III. O Poder[1]
1. Observações gerais
2.
Só há três poderes neste mundo: produzir, destruir, conduzir. O primeiro é o poder econômico, o segundo o poder militar, o terceiro o poder espiritual. Roma consagrou-os, respectivamente, a Quirinus, Marte e Júpiter. Os três deuses defendem o homem contra as três ameaças fundamentais: a fome, a violência, o erro. O bem da sociedade depende inteiramente de que haja equilíbrio no culto que se consagra a essas divindades. O triângulo do poder tem de ser equilátero.
Cada um desses poderes tem um objeto sobre o qual se exerce e um sujeito que o exerce.
O objeto do poder econômico são os bens de natureza material. O do poder militar, o corpo humano e suas ações. O do poder espiritual, as idéias, crenças e sentimentos.
Seus sujeitos são respectivamente: a dieta ou assembléia dos produtores; o império, ou assembléia dos fortes; a igreja, ou assembléia dos sábios.
Como todo poder se afirma ora pelo que faz, ora pelo que deixa de fazer, cada um deles comporta uma modalidade ativa e uma modalidade passiva, ou vertical e horizontal, com seus respectivos representantes.
A dieta compõe-se de capitalistas e trabalhadores. Os primeiros são o lado ativo e vertical, porque têm por objetivo permanente o acréscimo e a concentração do poder econômico, que os segundos buscam dividir e distribuir.
O império compõe-se de milícia e justiça, ou nobreza de espada e nobreza de toga. A primeira é ativa e vertical, pois busca aumentar e concentrar o poder de destruição, que a segunda procura moderar e distribuir.
A igreja compõe-se de cultura e tradição. A primeira é ativa e vertical, porque busca criar novas crenças e submeter toda a sociedade às opiniões dos indivíduos criadores. A tradição é passiva e horizontal, porque busca estabilizar as crenças num sistema fixo nivelado pelos valores consagrados.
Essa divisão é natural e espontaneamente continua a vigorar por baixo de todas as concepções formalísticas e puramente inventadas do Estado Moderno. Ela é um fato e não uma doutrina.
A divisão tripartite do Estado não corresponde a uma diferenciação real de poderes. O legislativo é um amálgama de representantes dos vários poderes: não tem nenhum poder próprio e torna-se objeto de disputa entre os outros. Estes, por sua vez, rebaixam-se ao estatuto de partidos: há um partido dos trabalhadores, outro dos capitalistas, outro dos militares, outro dos intelectuais — nivelados como se fossem espécies do mesmo gênero.
2. Teses sobre o Poder[2]
1. Poder, no sentido mais universal, é possibilidade de ação.

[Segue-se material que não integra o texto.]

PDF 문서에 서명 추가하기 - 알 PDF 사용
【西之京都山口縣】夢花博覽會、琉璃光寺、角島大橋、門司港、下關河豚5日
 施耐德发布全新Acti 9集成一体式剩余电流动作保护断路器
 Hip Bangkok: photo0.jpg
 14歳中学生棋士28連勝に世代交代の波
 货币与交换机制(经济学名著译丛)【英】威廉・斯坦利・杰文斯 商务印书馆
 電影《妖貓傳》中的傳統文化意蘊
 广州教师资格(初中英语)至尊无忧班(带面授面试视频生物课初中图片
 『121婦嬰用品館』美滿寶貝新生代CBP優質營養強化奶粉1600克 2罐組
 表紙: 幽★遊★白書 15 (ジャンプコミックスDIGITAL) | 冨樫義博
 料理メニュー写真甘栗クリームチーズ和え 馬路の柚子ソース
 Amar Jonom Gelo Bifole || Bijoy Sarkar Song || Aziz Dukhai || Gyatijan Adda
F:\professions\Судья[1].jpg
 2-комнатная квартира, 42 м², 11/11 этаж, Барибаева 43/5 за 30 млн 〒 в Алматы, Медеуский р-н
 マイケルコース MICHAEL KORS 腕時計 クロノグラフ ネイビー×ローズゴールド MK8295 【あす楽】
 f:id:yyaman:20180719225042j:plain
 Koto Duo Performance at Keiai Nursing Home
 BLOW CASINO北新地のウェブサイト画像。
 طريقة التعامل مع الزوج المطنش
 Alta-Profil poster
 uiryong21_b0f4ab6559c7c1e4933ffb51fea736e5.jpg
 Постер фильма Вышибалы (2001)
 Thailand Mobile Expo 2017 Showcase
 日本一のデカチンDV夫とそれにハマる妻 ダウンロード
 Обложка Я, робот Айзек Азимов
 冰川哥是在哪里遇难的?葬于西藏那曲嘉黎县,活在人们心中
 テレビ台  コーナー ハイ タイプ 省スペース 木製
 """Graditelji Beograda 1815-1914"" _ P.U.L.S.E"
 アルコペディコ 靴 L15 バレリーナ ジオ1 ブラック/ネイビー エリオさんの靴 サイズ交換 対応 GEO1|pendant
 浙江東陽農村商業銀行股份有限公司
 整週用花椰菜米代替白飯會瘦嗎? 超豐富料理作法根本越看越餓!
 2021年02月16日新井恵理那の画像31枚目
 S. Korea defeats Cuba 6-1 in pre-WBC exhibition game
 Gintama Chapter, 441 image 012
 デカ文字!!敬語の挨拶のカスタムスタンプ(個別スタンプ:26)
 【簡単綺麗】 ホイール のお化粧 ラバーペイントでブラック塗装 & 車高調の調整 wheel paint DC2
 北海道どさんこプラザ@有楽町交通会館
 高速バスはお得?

2. No sentido estrito que tem em política, é a possibilidade de determinar as ações alheias.
3. No sentido universal, o homem só tem três poderes: gerar, destruir, escolher. O primeiro é poder da riqueza, o segundo o poder da violência, o terceiro o poder do espírito.
4. O poder da riqueza tem como objeto os bens materiais, usando os corpos humanos e o espírito como meios e amoldando-se a eles como condições.
5. O poder da violência tem como objeto o corpo humano, usando a matéria e o espírito como meios e amoldando-se a eles como condições.
6. O poder do espírito exerce-se sobre o próprio espírito, usando os bens materiais e o corpo humano como meios e adaptando-se a eles como condições.
7. Cada poder exerce-se numa dupla direção: ativa e passiva. A direção ativa tende à unidade, à concentração, à velocidade crescente. A direção passiva tende à multiplicidade, à dispersão, à velocidade decrescente.
8. O poder ativo da riqueza reside nos donos do capital. Tende a concentrar a riqueza nas mãos de poucos, ao monopolismo, a buscar os meios de crescer cada vez mais rapidamente.
9. O poder passivo da riqueza reside nos trabalhadores. Tende a dividir a riqueza, ao socialismo, ao crescimento zero.
10. O poder ativo da violência reside na milícia. Tende a concentrar-se, à hierarquia vertical, à disciplina rígida, a instaurar a obediência automática que produz a máxima eficiência e rapidez.
11. A milícia é o fundamento do poder estatal, que se reduz, em última instância, à legitimidade do uso da violência.
12. O poder passivo da violência reside na justiça. Tende a dispersar-se, a nivelar o poder, a tudo resolver por livre acordo, a desacelerar a ação.
13. O poder ativo das idéias reside nos criadores de bens culturais. Tende a concentrar o poder, a submeter as ações de muitos às idéias de uns poucos, a acelerar a mudança, a romper os hábitos estabelecidos.
14. O poder passivo das idéias reside nos homens de religião. Tende a dispersar o poder, a nivelar o comportamento humano pela média dos valores tradicionais, a anular as diferenças entre homens notáveis e homens comuns, a estabilizar a ação social na rotina sacralizada.
15. Essa divisão compreende todas as castas: a casta sacerdotal divide-se em intelectualidade e clero; a casta nobre divide-se em nobreza de espada e nobreza de toga; a casta dos produtores divide-se em proprietários e trabalhadores.
16. As castas são funcionais e não têm necessariamente ocupantes fixos: os componentes da nobreza, destronados, podem compor uma casta capitalista ou uma intelectualidade. O trabalhador, em ascensão, pode ingressar na intelectualidade ou na nobreza. Massas inteiras podem ser deslocadas de uma função a outra. As funções permanecem fixas, os ocupantes ou permanecem ou mudam.
[1] CARVALHO, Olavo de. Ser e Poder: Questões Fundamentais da Filosofia Política.